Daniel McInerny |
Eu compreendo a sensação. O juiz Kennedy tende a ser o
voto decisivo no Supremo Tribunal. Frequentemente, ao que parece, nas grandes
questões constitucionais que dividem a nossa nação, vemo-nos obrigados a
esperar ansiosamente a sua opinião.
E mais do que nunca agora que o Supremo Tribunal pondera
a constitucionalidade do “casamento” entre pessoas do mesmo sexo. Qual será a
decisão de Kennedy em Junho? Será que se vai juntar aos juízes conservadores,
recusando tornar a redefinição do casamento um direito constitucional? Ou irá
lançar-nos ainda mais para a escuridão?
O tempo dirá. Mas tenham em conta que, na melhor das
hipóteses, o que o Supremo Tribunal fará no próximo mês é aquilo que não fez
com o Roe v. Wade, isto é, devolver a questão aos eleitores nos seus respectivos
estados. Como é que nos temos saído com o processo democrático?
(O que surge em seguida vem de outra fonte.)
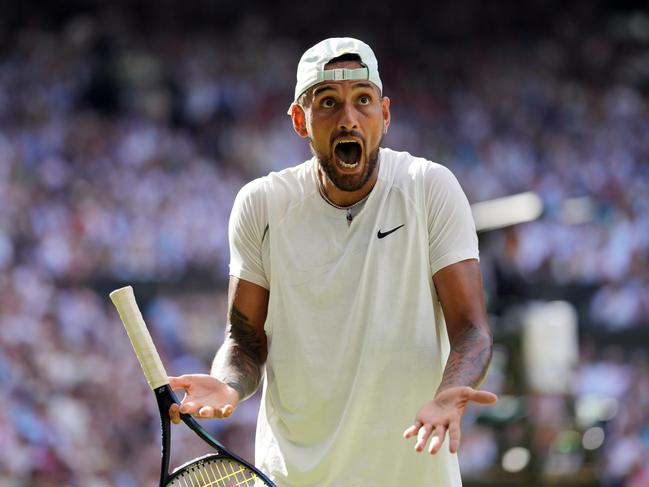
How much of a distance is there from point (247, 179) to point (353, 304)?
12.8 m

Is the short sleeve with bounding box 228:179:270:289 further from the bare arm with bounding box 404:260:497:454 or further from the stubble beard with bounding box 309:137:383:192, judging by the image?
the bare arm with bounding box 404:260:497:454

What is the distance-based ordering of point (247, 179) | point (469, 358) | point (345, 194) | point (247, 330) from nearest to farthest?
point (469, 358) < point (345, 194) < point (247, 330) < point (247, 179)

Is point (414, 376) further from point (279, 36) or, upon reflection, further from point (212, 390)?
point (279, 36)

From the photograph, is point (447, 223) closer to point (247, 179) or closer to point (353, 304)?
point (353, 304)

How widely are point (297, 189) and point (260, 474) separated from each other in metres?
0.88

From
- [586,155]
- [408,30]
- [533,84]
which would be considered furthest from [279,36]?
[586,155]

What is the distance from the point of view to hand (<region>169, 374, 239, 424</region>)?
377 centimetres

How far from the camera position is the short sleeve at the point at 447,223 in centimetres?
388

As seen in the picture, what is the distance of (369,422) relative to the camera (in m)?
3.82

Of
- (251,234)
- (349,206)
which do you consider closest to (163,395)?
(251,234)

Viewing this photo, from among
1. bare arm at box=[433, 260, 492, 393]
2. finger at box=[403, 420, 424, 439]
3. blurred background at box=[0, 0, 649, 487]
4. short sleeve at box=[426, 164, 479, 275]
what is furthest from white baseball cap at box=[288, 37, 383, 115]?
blurred background at box=[0, 0, 649, 487]

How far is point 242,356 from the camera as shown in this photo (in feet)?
13.4

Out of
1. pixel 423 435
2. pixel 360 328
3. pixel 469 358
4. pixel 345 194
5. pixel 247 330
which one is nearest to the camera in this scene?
pixel 423 435

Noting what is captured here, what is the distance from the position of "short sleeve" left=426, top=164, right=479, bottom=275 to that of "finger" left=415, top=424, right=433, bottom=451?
23.8 inches
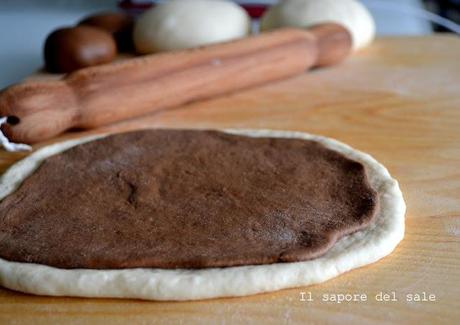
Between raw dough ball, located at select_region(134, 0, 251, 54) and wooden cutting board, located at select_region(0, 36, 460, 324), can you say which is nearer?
wooden cutting board, located at select_region(0, 36, 460, 324)

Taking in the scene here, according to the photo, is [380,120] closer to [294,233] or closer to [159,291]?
[294,233]

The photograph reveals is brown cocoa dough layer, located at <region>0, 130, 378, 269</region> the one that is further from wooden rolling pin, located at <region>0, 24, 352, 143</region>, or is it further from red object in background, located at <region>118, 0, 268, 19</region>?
red object in background, located at <region>118, 0, 268, 19</region>

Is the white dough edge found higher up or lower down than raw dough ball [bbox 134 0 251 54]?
lower down

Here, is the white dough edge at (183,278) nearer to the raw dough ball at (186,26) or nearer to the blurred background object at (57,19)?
the raw dough ball at (186,26)

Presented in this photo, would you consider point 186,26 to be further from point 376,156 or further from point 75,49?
point 376,156

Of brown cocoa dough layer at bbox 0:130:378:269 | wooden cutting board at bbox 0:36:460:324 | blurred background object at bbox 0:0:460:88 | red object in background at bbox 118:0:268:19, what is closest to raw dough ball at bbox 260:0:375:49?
wooden cutting board at bbox 0:36:460:324

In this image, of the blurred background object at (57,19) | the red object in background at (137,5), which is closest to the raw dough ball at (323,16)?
the blurred background object at (57,19)
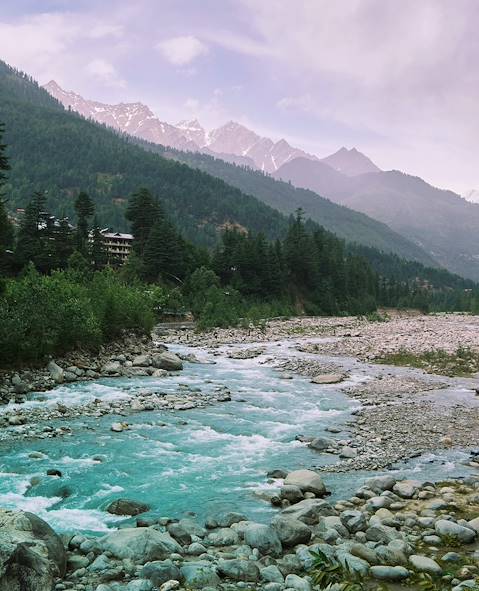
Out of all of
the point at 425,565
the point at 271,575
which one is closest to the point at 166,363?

Da última vez
que verifiquei, o casamento entre pessoas do mesmo sexo era legal em 37 dos
nossos 50 estados. [Na verdade, o casamento homossexual apenas foi legalizado
por via democrática em 11 estados, seja através dos governos estaduais ou
referendos. Nos restantes 26 a questão foi decidida por tribunais estatais ou
federais, em muitos casos contra a vontade expressa em referendo ou pelas
decisões dos governos locais.]
Por isso, independentemente da decisão do Supremo
Tribunal no próximo mês, os defensores do casamento tradicional terão diante de
si uma tremenda batalha cultural e política. E a maior dessas batalhas é a
cultural.
O que é que eu quero dizer por batalha cultural? Quero
dizer o esforço para reformar – e para nós, católicos, evangelizar – os
corações e as mentes, os hábitos e as práticas, dos nossos concidadãos.
O recurso a metáforas militares para descrever este
trabalho é inspirador, mas também apresenta dificuldades. Termos como
“batalhas” ou “guerras” culturais invocam imagens de protesto e revolta. Mas
enquanto o protesto e a revolta, se usados com prudência, podem ser de facto
necessários para defender o casamento tradicional, temos de admitir que não são
um caminho tipicamente frutífero para tocar e converter mentes e corações.
Isto não significa que a metáfora de uma “batalha”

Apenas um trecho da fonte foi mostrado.